What My Dog Taught Me on a Sniffing Walk 🐕🦺

We have an almost 2½-year-old dog named Delaney that we adopted from the local humane society. I like to take her on many walks because she needs a good amount of exercise. She’s adopted, so we don’t fully know what she is, but mostly she is a Black Mouth Cur. Yes, that’s a real dog breed, even if most people haven’t heard of it. They’re southern farm dogs that are used to having jobs (she does carry my daughter’s lunchbox home from school) and doing a lot of active work, so I feel bad if I’m not taking her on a couple of longer walks every day.
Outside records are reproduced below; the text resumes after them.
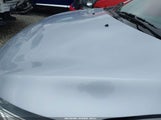 MITSUBISHI MIRAGE ES ML32AUHJ4NH007491 снимка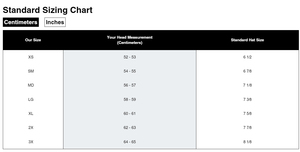 หมวกคาวบอยแบบรัดทำจากขนสัตว์แบบตะวันตกสำหรับผู้ชายและผู้หญิงพวงกุญแจขนาดใหญ่สำหรับใส่ได้ทั้งชายและหญิงโลโก้แบบหรูหรา - Product Image 6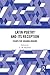Latin Poetry and Its Reception by C.W. Marshall
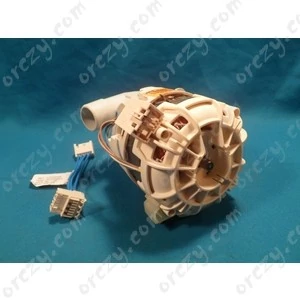 pump (circulator) FAGOR dishwasher / ORDER ONLY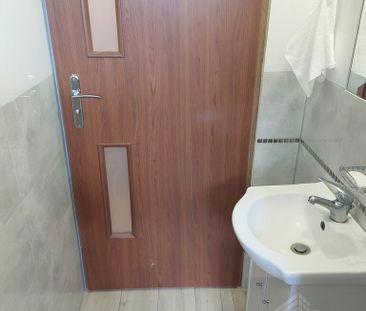 Dom na wynajem w Kobylance - Photo 6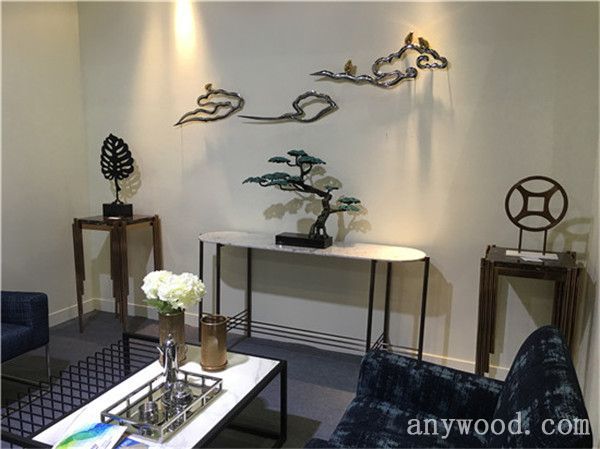 批木网anywood.com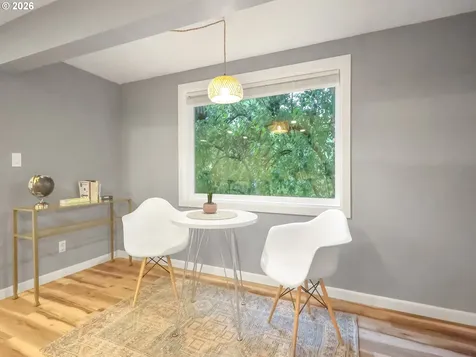 7270 SW Nevada Terrace Portland OR 97219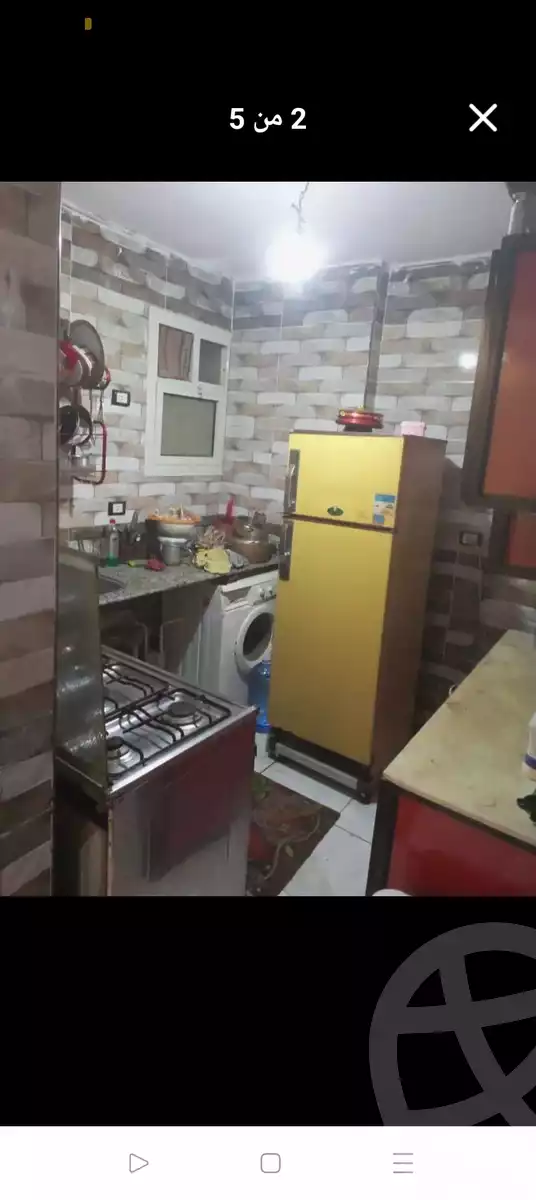 https://aqarmap.com.eg/ar/listing/6084044-for-sale-cairo-faisal-tareeq-kaabesh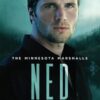 Ned: A Navy Seal. The woman he loves...kidnapped. The stakes couldn't be higher/A Minnesota Marshalls novel #3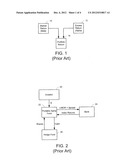 Methods, Systems and Computer Program Products for Providing Low Risk     Portable Alpha Investment Instruments diagram and image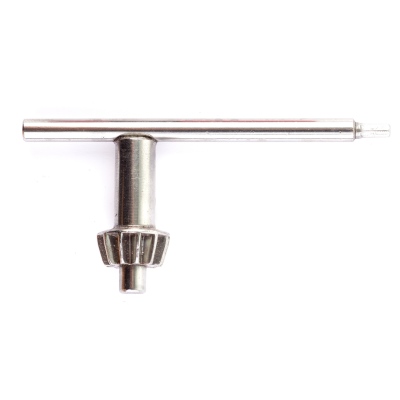 Chiave per mandrini, Milwaukee_0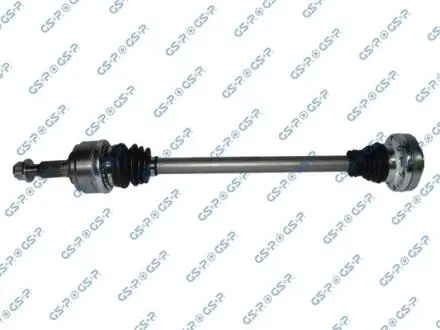 Полуось в сборе GSP 205098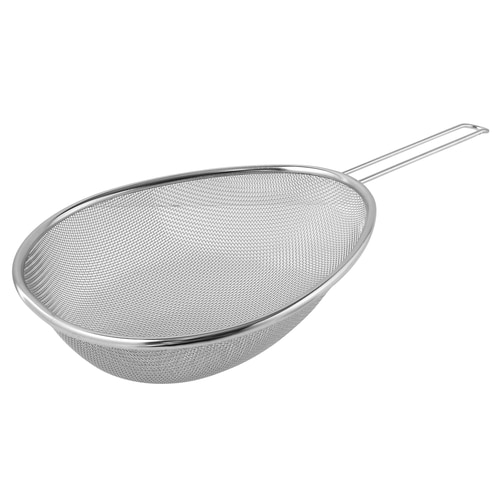 ラスティア すくいざる 特大 L−0846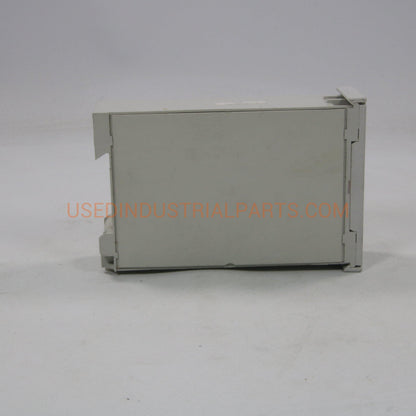 Sew Eurodrive WPU 8257434-Pole Change Unit-AA-04-03-Used Industrial Parts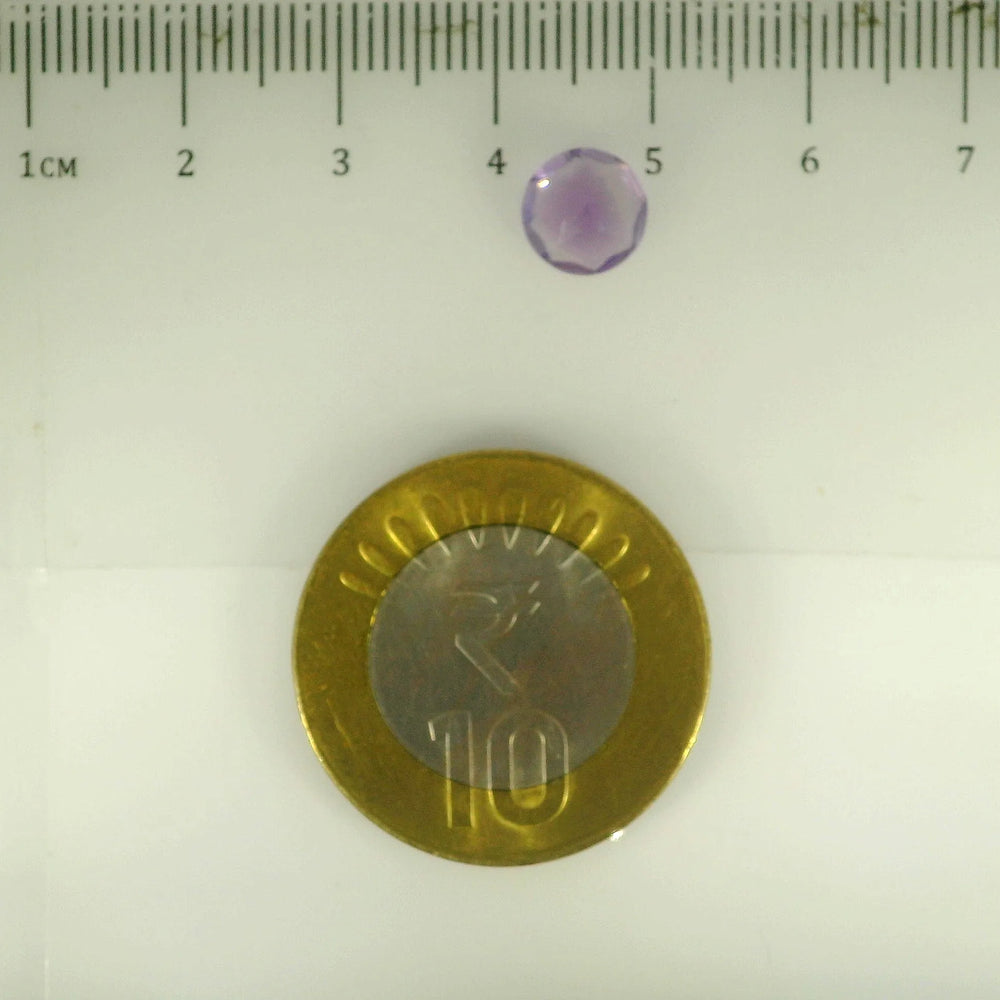 ITLGR_113042_SCALE.webp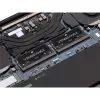 Corsair Vengeance DDR4 16GB 2666MHz CL18 Dual Kit Juoda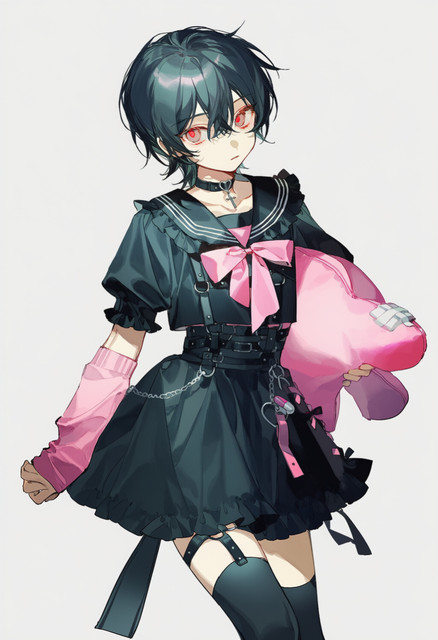 jirai (2).jpg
Now, anyone who has ever walked with me knows I have what you might call an East Coast stride. What is that? It’s walking to your destination with a little urgency. I walk fast, and I definitely don’t like stopping. That’s the worst part.
Delaney’s walking style, on the other hand—even when it’s subzero—is more like
“What’s the rush? Ohhhh, did you smell that smell 20 yards in the other direction? Let’s go investigate that!”
Or let’s smell this large stick that we already smelled on our other two walks… just in case.
And of course this drives me nuts.
Ironically, my Instagram feed picked up on my frustration. I saw a post explaining that dogs actually tire themselves out more through sniffing than through running. Some studies suggest that about 15 minutes of intense sniffing can burn as much mental energy for a dog as a one-hour walk. It also lowers their cortisol and pulse.
But when we constantly pull them away because we want to keep moving, we’re actually denying them one of their primary biological drives. It spikes their cortisol and frustration and can lead to more hyperactivity.
That made me rethink the way I was approaching our walks.
It forced me to slow down and let Delaney take more of the lead. I was trying to get to a place she wasn’t ready to go to yet. There was work to be done where we were standing. She needed to process what was here and who had been here.
To her, the walk wasn’t about getting back to the house in a certain amount of time.
It was about what happened along the way.
We had different objectives, and I was forcing mine on her because, in my mind, exercise meant movement.
But maybe exercise for her meant exploration.
That realization made me think about the work coaches do with clients and supervisors do with the people they lead.
One thing you learn early in coaching is that the client leads the process. You are in a support role. You help guide, but you don’t steer.
I often tell people that the moment you take the microphone away from your employee or your client, you’ve made the conversation about you instead of them.
Delaney’s job is to sniff and explore.
My job is to guide. To keep her safe. To occasionally lead her to places her nose never would have taken her on its own.
But the pace of discovery?
That belongs to her.
And it’s the same when you’re supporting clients, employees, or athletes. Your role isn’t to rush them toward your destination. It’s to create the conditions where they can explore, test ideas, and learn in a space that feels safe.
Sometimes that means letting them wander a little.
Sometimes it means stepping in when they start heading toward the road.
But most of the time it means trusting the process and letting them follow what matters to them.
Because helping people grow isn’t about dragging them somewhere faster.
Sometimes it’s about being patient enough to let them “sniff” their way there.